**TO DO:** Copy the stretch of the listing below from the line containing "Positionally, is the" through the end of the listing, both ends included, and nothing else.

(Data entries)

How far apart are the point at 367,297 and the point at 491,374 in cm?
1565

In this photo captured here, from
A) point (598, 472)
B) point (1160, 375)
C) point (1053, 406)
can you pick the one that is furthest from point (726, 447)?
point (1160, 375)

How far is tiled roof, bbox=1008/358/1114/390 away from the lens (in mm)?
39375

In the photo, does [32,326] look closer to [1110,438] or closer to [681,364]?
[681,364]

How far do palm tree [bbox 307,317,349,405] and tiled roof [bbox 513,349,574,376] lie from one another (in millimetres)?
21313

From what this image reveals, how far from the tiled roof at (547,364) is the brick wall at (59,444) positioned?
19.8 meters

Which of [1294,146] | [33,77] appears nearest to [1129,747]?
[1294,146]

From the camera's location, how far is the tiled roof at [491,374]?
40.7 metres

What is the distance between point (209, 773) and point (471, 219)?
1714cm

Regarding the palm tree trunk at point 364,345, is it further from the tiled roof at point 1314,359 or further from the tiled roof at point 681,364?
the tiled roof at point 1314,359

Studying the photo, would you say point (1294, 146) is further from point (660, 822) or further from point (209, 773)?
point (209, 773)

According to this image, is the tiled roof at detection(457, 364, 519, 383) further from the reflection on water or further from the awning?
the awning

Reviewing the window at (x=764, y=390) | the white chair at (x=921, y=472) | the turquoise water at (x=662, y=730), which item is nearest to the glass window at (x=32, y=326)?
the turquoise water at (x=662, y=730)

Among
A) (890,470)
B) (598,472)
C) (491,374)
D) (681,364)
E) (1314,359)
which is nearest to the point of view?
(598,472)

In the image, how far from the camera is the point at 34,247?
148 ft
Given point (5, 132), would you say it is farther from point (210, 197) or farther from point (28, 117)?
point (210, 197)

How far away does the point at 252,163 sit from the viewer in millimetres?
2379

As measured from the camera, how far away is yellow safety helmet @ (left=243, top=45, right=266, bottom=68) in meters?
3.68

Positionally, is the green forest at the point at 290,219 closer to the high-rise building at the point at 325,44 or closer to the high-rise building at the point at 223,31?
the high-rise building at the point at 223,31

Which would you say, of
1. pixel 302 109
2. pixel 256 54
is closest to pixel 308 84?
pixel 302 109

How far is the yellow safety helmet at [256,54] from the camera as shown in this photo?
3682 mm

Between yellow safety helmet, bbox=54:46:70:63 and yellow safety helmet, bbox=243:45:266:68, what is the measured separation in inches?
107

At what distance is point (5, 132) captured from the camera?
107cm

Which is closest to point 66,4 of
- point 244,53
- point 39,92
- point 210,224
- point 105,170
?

**ANSWER TO THIS EXERCISE:**
Positionally, is the green forest at the point at 290,219 closer to the high-rise building at the point at 325,44 or closer to the high-rise building at the point at 223,31?
the high-rise building at the point at 223,31

Which would you say, of
1. pixel 302 109
2. pixel 256 54
is closest to pixel 308 84?
pixel 302 109

How far is the yellow safety helmet at [256,54] from the camera as shown in this photo?
3682 mm

Between yellow safety helmet, bbox=54:46:70:63 and yellow safety helmet, bbox=243:45:266:68, what is the measured separation in inches?
107

At what distance is point (5, 132) captured from the camera?
107cm

Which is closest to point 66,4 of
- point 244,53
- point 39,92
- point 210,224
- point 105,170
?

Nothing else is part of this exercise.